According to the forum post about the Python sniffing script, how much of the CPU does the script use?

BEGIN Text shown

Jump to content

python sniffing script high cpu consumption


Recommended Posts

Hi.

Based in this script http://edwardkeeble.com/2014/02/passive-wifi-tracking/

I have created my own version wich detects and filters the probes coming from nearby devices and reports this information to a central webservice in charge of storing this information in a database.

My main intentions is to replicate the rtls features offered by meraki's routers (https://meraki.cisco.com/lib/pdf/meraki_datasheet_location.pdf)

My main concern and problem is, the script use between 95%-100% of the cpu. I have just tested the script with a couple nearby wifi devices broadcasting probes, but I'm afraid if I use it in crowded places, it will fail or not report the data correctly.

Any idea how I could improve the cpu usage.

This is the code:

#!/usr/bin/python
from scapy.all import *
import time
import thread
import requests

PROBE_REQUEST_TYPE=0
PROBE_REQUEST_SUBTYPE=4
flag = 0
buf={'arrival':0,'source':0,'dest':0,'pwr':0,'probe':0}
uuid='1A2B3'

def PacketHandler(pkt):
    if pkt.haslayer(Dot11):
        if pkt.type==PROBE_REQUEST_TYPE and pkt.subtype == PROBE_REQUEST_SUBTYPE:
            PrintPacket(pkt)

def PrintPacket(pkt):
    #global flag
    arrival= int(time.mktime(time.localtime()))
    print "Probe Request Captured:"
    try:
        extra = pkt.notdecoded
    except:
        extra = None
    if extra!=None:
        signal_strength = -(256-ord(extra[-4:-3]))
    else:
        signal_strength = -100
        print "No signal strength found" 
    print arrival, pkt.addr2, pkt.addr3, signal_strength,pkt.getlayer(Dot11).info
    launcher(arrival, pkt.addr2, pkt.addr3, signal_strength,pkt.getlayer(Dot11).info)
    

def launcher (arrival,source,dest,pwr,probe):
    global buf
    if buf['source']==source and buf['probe']==probe:
        print 'do not report'
    else:
        print 'do report'
        buf={'arrival':arrival,'source':source,'dest':dest,'pwr':pwr,'probe':probe}
        
        
        try:
            thread.start_new_thread(exporter,(arrival,source,dest,pwr,probe))
            print 'start the thread'
        except:
            print 'error launching the thread'

def exporter (arrival,source,dest,pwr,probe):
    global uuid
    
    print 'this is the thread %r' % source
    urlg='http://webservice.com/?arrival='+str(arrival)+'&source='+str(source)+'&dest='+str(dest)+'&pwr='+str(pwr)+'&probe='+str(probe)+'&uuid='+uuid
    try:
        r=requests.get(urlg)

END Text shown
BEGIN Given entries

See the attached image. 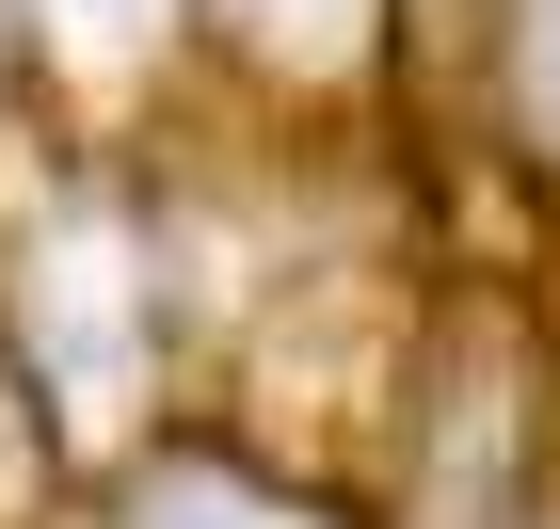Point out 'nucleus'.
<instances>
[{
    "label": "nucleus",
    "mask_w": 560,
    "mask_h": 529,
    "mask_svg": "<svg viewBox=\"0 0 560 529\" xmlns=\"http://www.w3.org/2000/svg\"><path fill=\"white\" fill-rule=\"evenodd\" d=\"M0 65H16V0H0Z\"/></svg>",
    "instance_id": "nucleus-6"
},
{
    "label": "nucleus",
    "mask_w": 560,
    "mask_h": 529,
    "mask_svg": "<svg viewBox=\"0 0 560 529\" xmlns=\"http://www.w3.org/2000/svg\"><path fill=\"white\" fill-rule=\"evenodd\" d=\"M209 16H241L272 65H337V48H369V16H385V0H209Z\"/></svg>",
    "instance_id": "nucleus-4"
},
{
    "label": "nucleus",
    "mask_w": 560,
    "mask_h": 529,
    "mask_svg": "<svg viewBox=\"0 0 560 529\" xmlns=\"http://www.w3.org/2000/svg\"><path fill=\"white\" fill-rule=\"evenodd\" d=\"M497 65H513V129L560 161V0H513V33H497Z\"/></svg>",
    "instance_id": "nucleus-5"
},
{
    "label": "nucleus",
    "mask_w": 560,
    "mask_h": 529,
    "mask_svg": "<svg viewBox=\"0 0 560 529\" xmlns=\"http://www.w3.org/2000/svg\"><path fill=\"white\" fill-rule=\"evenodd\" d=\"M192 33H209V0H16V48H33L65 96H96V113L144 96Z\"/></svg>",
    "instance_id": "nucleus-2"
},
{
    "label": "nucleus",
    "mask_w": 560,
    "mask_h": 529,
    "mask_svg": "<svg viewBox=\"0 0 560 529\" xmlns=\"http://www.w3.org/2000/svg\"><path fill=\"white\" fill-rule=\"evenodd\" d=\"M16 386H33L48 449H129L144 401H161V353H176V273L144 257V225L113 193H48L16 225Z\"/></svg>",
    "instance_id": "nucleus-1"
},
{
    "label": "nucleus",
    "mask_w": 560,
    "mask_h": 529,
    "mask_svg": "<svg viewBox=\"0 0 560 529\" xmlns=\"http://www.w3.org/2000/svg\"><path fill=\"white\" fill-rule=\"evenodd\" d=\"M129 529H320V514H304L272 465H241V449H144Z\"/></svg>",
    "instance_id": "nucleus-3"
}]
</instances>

END Given entries
BEGIN Given entries

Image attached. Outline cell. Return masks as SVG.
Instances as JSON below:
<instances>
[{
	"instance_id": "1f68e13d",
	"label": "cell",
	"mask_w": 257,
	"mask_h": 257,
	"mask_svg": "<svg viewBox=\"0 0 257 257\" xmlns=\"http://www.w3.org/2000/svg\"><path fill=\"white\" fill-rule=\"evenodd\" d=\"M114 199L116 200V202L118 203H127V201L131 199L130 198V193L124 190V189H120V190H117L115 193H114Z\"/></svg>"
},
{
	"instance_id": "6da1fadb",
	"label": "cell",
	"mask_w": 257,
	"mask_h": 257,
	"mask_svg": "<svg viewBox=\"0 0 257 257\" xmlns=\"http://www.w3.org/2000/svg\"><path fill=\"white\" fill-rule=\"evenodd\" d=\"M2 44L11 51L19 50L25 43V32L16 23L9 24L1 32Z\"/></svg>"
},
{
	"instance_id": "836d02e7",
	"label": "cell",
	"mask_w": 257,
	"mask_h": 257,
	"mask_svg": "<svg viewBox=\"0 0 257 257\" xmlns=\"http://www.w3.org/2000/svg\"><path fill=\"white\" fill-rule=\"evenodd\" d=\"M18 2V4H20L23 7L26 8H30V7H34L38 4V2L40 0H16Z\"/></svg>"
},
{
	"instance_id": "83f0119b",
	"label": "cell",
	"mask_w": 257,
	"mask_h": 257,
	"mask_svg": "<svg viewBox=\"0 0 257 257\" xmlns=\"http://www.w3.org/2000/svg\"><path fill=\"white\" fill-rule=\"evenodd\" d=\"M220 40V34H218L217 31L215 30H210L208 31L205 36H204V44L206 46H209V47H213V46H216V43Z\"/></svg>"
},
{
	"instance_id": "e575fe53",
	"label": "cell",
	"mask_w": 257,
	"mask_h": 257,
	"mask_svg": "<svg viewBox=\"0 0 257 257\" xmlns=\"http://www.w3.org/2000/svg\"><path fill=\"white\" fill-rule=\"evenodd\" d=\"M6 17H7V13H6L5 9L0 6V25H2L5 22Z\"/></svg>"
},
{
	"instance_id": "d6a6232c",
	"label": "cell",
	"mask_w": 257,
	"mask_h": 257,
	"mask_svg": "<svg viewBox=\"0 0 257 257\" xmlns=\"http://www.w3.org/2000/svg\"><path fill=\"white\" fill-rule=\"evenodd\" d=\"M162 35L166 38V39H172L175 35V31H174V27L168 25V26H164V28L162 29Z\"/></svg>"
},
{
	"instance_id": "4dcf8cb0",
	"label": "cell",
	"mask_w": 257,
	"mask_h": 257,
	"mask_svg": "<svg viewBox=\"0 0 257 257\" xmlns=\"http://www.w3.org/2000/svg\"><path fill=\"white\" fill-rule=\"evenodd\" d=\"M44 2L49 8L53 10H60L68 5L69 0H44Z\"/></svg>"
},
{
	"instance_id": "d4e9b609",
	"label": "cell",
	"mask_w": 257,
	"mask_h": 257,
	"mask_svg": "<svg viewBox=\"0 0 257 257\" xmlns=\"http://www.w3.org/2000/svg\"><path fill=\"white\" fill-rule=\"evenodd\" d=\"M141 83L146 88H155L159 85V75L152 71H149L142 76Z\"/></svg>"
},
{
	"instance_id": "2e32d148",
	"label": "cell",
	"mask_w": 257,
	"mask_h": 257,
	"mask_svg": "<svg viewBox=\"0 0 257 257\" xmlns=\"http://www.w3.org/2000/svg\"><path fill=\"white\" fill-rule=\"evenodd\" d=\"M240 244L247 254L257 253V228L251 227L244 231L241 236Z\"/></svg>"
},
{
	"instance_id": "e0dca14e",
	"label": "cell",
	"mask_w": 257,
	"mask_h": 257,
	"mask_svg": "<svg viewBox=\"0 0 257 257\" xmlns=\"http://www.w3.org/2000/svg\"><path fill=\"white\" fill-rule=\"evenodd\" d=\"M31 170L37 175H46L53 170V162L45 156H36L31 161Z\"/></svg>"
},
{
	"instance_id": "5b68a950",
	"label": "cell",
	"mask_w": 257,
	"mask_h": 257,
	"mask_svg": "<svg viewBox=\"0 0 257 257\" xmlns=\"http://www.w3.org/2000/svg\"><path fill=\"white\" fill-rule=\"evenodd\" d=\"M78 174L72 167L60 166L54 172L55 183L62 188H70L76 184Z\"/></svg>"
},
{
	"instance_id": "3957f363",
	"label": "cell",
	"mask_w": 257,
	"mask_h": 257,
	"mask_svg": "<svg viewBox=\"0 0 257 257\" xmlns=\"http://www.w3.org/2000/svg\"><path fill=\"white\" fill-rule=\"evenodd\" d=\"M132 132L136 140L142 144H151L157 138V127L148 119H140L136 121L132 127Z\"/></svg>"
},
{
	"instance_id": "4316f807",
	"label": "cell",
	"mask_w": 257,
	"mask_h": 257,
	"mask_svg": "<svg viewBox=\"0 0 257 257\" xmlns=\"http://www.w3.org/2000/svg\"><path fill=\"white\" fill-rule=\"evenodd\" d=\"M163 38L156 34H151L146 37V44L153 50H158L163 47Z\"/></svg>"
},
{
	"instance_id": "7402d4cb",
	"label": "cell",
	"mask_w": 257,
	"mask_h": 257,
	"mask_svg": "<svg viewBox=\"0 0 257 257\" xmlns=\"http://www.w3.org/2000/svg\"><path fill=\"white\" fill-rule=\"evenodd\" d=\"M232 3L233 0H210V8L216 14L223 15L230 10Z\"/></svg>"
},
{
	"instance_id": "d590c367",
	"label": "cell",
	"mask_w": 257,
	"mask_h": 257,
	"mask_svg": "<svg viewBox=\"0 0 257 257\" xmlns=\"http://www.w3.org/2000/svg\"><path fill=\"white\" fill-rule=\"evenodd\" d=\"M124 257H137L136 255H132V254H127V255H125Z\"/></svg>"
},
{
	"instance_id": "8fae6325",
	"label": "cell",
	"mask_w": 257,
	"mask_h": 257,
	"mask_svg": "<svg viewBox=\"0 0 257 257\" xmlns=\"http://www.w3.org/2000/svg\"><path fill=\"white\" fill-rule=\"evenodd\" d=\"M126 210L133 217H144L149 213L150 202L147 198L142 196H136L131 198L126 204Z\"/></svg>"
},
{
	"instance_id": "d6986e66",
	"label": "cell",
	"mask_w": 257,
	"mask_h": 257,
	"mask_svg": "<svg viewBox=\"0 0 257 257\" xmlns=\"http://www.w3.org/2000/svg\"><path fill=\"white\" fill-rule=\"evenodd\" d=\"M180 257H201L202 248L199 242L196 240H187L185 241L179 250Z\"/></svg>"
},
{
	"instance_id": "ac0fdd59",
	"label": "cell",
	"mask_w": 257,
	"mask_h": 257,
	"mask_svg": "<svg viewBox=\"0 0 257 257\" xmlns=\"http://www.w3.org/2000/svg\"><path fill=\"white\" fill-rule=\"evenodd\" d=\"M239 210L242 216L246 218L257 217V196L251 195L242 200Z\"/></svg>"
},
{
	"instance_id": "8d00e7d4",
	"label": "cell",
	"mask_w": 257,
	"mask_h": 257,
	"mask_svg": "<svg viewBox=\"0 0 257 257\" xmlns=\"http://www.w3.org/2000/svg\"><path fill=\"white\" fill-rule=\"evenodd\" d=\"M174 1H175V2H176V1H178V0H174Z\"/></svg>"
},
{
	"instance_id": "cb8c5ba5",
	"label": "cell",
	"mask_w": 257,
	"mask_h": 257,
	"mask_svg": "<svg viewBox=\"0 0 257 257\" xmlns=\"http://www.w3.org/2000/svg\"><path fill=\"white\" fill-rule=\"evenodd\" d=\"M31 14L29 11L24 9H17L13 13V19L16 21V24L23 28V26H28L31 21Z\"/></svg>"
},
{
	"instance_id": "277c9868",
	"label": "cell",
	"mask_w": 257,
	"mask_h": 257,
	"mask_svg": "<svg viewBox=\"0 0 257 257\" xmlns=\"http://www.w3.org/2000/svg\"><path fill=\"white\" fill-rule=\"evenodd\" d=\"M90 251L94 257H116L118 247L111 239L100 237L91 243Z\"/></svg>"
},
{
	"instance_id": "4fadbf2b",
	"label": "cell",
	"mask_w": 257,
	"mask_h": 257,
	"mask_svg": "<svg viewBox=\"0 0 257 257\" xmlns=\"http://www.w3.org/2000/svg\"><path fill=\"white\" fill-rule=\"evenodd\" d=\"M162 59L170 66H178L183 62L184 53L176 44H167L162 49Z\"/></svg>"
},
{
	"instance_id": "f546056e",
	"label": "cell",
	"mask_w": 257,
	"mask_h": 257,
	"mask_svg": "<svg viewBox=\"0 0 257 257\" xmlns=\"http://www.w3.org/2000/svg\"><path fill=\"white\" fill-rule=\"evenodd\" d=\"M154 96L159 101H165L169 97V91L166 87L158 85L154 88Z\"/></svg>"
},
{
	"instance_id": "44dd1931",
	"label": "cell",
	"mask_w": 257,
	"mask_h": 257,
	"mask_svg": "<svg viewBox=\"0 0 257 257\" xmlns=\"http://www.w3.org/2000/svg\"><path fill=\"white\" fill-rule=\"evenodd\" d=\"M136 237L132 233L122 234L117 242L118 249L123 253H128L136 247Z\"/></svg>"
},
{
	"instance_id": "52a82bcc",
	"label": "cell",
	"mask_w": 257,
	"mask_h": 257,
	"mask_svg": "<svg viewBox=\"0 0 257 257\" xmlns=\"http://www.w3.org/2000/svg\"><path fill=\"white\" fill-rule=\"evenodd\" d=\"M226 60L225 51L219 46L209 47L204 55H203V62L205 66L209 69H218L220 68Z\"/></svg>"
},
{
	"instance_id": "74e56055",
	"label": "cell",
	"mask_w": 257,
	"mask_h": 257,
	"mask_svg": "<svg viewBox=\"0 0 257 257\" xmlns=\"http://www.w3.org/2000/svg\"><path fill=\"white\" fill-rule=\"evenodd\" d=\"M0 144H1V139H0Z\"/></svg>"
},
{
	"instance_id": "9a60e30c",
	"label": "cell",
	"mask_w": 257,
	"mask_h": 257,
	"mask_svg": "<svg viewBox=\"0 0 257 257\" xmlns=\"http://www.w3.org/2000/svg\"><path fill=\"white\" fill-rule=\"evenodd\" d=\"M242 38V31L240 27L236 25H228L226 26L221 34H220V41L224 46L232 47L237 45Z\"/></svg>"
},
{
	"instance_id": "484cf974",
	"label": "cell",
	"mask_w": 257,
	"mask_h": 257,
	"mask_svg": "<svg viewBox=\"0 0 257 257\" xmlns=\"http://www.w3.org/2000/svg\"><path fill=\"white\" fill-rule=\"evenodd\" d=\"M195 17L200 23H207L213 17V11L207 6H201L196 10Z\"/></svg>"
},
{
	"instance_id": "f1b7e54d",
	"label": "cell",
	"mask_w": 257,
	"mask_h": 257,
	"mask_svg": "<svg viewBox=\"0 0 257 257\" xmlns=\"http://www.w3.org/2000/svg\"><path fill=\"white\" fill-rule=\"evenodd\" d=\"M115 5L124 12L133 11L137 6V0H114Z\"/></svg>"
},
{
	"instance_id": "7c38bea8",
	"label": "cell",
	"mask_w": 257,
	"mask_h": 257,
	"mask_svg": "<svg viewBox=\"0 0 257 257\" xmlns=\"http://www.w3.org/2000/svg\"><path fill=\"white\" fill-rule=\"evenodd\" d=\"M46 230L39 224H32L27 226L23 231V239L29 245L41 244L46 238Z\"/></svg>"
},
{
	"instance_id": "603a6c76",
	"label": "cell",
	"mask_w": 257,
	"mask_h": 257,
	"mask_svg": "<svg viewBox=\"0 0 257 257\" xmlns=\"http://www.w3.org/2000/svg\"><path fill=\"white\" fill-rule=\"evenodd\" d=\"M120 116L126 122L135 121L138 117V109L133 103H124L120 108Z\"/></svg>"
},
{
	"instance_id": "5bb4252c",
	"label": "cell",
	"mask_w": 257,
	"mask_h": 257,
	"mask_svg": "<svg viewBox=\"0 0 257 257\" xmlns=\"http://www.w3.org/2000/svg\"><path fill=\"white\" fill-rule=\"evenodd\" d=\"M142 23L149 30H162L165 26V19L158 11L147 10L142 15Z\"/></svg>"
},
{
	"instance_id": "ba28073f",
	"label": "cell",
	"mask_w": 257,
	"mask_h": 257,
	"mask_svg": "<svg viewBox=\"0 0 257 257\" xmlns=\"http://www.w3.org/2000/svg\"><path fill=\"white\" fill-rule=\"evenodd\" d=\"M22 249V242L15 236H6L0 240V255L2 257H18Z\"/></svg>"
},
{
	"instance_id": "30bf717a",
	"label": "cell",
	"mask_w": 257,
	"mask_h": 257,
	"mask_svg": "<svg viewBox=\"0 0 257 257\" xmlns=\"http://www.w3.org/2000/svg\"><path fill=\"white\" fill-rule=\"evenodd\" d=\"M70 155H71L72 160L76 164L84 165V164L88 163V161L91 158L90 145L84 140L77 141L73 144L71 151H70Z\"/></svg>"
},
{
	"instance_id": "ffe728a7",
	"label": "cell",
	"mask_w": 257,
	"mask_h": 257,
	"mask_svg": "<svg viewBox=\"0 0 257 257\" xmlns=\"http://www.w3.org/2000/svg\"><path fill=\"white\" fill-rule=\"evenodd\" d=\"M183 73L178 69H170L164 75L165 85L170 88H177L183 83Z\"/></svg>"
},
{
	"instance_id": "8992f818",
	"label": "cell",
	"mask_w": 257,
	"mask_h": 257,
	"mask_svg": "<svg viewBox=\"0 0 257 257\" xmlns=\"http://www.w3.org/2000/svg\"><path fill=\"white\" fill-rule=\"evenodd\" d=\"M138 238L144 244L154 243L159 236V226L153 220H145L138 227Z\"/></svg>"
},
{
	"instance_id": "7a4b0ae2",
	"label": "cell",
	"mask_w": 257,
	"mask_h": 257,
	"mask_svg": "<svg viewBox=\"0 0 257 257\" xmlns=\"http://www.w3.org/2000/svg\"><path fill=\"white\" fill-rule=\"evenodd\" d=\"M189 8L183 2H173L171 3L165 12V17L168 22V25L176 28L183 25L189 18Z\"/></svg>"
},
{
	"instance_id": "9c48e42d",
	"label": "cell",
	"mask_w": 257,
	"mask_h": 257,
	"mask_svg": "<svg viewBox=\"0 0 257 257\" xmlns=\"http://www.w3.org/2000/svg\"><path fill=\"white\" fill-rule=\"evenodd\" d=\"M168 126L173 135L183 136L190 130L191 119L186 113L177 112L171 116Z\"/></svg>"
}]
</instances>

END Given entries
BEGIN Given entries

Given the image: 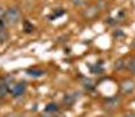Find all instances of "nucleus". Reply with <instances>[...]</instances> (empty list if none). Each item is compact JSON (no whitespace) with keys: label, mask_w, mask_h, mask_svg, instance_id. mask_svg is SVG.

END Given entries

## Finished answer:
Between 95% and 100% of the CPU.